I’m settling back into writing My Week In Food after an on-off, mainly off, patch restricting myself to cooking and writing recipes, having no taste to write a journal of my week. I haven’t felt I have much to say and seem to spend an awful of my time cleaning, turning into a right regular Mrs Mop despite the slogan on one of my favourite tea towels; ‘a clean house is a sign of a wasted life’. This week begins with the best breakfast of the year so far, after a night staying at the very splendid Hambleton Hall and it’s time-warp grandeur. The rest of the week is unbearably hot, too hot to do anything very much but a huge boost for the growth of the tomatoes, courgettes and beans in the tiny, front garden urban plot. This week’s recipes revolve around them plus, mainly, fish with roast duck instead of chicken, so none of the usual ways-with-leftover-roast-chicken.
□ □ □ □
§ Set of tasks
1 – Answer these from the food journal entry:
(a) Where did the writer spend the night before the best breakfast of the year so far?
(b) Which three crops are helped by the hot weather?
(c) What roast meat is used this week in place of chicken?
2 – Render this sentence from the food journal entry in Spanish: "The rest of the week is unbearably hot, too hot to do anything very much but a huge boost for the growth of the tomatoes, courgettes and beans in the tiny, front garden urban plot."
3 – For each statement, decide whether the food journal entry supports it. Give yes or no with the deciding words of the text.
(a) The writer has kept up My Week In Food without a break.
(b) The vegetable plot is in the front garden.
(c) The weather for most of the week is cool.
The records play no part in what is asked here.
□ □ □ □
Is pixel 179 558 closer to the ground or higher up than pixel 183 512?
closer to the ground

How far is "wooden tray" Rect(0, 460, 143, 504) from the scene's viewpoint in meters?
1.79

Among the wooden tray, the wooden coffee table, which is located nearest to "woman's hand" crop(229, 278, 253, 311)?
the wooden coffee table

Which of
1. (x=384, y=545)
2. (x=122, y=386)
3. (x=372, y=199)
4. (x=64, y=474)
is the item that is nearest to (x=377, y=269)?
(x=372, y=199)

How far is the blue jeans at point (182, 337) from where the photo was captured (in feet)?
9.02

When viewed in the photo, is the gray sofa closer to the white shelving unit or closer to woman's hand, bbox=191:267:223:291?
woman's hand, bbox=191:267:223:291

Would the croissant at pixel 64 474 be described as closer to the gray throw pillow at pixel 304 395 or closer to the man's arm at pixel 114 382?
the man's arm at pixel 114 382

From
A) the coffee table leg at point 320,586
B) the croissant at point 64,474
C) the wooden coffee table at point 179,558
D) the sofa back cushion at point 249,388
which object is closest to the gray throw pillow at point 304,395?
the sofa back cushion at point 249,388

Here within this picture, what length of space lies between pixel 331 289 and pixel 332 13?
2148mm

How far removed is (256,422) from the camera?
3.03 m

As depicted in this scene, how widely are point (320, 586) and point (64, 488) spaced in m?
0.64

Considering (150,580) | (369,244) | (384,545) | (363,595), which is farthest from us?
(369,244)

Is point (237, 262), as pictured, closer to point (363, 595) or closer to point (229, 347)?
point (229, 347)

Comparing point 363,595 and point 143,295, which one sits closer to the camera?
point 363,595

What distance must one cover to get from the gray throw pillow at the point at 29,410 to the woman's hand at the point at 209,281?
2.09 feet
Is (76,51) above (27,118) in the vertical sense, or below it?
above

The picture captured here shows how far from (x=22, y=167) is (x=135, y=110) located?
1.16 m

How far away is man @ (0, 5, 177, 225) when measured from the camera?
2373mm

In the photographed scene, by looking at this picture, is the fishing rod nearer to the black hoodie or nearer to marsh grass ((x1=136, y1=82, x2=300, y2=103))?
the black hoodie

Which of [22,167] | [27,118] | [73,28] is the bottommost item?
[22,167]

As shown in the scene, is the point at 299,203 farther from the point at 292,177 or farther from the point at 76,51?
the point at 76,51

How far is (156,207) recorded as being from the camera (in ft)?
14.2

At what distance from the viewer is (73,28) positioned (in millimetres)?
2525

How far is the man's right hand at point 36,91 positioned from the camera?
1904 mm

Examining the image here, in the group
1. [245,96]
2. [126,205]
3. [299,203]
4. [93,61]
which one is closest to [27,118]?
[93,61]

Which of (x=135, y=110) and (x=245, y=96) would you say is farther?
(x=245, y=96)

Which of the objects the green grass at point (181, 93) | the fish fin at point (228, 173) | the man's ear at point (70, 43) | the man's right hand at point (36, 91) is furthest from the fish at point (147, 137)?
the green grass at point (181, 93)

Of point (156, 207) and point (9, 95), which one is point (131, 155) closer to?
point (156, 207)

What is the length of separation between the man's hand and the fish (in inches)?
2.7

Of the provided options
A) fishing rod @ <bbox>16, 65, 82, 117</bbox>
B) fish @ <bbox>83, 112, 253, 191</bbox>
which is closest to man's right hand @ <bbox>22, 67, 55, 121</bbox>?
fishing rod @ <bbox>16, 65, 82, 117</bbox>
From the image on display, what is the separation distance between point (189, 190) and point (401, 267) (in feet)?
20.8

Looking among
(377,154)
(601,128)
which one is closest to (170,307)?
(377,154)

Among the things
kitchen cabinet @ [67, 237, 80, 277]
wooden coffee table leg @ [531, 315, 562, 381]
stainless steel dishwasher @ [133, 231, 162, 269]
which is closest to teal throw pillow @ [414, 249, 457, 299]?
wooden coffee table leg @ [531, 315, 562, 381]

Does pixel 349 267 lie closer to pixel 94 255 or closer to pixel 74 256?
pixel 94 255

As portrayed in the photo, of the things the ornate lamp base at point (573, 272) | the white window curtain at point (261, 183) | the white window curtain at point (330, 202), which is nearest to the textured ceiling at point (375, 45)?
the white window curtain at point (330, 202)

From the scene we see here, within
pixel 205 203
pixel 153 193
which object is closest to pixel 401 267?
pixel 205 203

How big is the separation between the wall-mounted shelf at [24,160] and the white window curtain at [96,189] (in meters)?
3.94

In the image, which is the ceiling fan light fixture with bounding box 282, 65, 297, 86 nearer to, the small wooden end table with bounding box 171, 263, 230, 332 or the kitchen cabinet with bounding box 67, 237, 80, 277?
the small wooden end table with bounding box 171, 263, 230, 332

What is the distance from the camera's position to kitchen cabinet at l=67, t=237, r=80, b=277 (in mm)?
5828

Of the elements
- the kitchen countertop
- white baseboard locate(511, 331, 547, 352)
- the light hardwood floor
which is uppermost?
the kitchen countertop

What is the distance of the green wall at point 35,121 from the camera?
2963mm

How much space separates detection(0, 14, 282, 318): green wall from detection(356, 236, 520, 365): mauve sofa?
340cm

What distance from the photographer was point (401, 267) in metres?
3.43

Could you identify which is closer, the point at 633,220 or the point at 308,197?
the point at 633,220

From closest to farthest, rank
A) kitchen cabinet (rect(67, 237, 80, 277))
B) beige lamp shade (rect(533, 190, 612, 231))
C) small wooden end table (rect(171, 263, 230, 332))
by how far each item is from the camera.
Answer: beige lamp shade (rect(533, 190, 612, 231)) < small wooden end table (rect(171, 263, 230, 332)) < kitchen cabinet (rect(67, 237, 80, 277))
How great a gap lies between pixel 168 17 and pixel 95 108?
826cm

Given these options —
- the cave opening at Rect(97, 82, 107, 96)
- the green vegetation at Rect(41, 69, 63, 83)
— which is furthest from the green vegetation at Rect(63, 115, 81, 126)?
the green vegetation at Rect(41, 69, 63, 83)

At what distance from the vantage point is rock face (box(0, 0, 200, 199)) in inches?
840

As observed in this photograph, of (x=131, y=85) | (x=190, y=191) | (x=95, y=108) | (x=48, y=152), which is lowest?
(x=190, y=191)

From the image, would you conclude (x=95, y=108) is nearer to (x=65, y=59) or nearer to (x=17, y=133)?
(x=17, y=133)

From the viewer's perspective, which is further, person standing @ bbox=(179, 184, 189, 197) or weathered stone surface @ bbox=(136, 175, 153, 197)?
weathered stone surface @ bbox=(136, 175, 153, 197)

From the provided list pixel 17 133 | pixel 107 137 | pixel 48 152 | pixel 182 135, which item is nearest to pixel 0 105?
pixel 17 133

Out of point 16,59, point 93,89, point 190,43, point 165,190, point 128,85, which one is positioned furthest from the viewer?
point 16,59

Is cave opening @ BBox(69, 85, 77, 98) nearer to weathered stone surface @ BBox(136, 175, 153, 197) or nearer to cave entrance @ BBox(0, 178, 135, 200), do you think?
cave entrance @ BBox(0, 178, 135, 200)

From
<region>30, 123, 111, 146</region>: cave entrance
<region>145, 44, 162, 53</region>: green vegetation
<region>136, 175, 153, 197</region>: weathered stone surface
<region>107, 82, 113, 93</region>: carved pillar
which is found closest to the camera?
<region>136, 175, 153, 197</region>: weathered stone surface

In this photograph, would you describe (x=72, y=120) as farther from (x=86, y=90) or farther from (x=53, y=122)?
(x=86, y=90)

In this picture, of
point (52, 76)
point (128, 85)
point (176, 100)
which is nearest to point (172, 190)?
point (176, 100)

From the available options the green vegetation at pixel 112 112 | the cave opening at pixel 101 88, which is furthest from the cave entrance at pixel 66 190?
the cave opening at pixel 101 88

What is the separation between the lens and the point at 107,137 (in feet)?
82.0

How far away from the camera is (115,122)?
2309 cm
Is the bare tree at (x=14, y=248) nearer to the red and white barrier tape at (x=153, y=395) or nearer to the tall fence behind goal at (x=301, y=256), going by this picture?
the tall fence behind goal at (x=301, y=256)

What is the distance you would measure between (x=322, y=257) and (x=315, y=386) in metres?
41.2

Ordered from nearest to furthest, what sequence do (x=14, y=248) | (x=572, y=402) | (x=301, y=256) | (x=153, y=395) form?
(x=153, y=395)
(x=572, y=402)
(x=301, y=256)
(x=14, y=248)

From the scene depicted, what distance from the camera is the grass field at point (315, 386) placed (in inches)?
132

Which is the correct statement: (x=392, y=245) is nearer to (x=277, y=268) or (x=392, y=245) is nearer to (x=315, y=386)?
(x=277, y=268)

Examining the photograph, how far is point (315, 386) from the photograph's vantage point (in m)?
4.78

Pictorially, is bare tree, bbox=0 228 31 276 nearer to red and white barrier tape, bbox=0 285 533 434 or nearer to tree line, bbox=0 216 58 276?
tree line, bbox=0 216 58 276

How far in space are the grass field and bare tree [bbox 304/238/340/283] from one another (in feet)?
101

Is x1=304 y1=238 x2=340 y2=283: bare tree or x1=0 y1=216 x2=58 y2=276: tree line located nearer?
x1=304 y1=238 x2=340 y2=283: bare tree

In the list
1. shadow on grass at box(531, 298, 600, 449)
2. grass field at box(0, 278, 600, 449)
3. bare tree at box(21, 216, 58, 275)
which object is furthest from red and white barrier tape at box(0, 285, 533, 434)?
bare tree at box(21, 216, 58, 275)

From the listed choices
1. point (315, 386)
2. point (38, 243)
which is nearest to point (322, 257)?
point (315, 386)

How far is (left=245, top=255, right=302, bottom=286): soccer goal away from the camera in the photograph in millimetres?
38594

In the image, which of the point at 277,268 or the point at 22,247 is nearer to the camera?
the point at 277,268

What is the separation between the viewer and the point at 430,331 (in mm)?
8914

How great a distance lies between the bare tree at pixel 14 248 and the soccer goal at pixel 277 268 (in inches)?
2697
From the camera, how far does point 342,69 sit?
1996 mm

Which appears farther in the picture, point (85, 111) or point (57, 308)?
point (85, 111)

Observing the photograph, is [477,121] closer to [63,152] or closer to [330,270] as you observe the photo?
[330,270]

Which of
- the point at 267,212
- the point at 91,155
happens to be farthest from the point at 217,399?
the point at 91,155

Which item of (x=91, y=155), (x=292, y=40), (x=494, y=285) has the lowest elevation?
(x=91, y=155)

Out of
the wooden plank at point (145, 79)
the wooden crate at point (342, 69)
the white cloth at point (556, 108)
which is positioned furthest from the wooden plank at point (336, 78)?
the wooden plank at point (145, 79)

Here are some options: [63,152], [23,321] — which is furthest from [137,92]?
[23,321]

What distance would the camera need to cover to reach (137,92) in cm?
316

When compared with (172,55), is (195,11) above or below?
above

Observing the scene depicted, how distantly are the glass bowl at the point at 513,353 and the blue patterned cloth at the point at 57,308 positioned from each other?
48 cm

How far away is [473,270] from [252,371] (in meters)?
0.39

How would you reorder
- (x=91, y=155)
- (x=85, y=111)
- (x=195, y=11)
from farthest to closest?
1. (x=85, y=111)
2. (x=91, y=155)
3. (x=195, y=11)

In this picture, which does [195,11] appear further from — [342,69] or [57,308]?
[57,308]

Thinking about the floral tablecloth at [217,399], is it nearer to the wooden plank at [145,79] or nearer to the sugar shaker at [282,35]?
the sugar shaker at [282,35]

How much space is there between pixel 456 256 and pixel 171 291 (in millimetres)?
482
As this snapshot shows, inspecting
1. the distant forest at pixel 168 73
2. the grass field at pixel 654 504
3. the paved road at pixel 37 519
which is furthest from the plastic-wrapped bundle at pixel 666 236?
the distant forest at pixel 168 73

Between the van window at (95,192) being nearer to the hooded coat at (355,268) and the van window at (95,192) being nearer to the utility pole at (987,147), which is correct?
□ □ □ □
§ Task-by-task outputs
1 –
(a) Hambleton Hall
(b) Tomatoes, courgettes and beans
(c) Roast duck

2 – El resto de la semana hace un calor insoportable, demasiado calor para hacer gran cosa, pero es un gran impulso para el crecimiento de los tomates, los calabacines y las judías en la pequeña parcela urbana del jardín delantero.

3 –
(a) No: "after an on-off, mainly off, patch"
(b) Yes: "in the tiny, front garden urban plot"
(c) No: "The rest of the week is unbearably hot"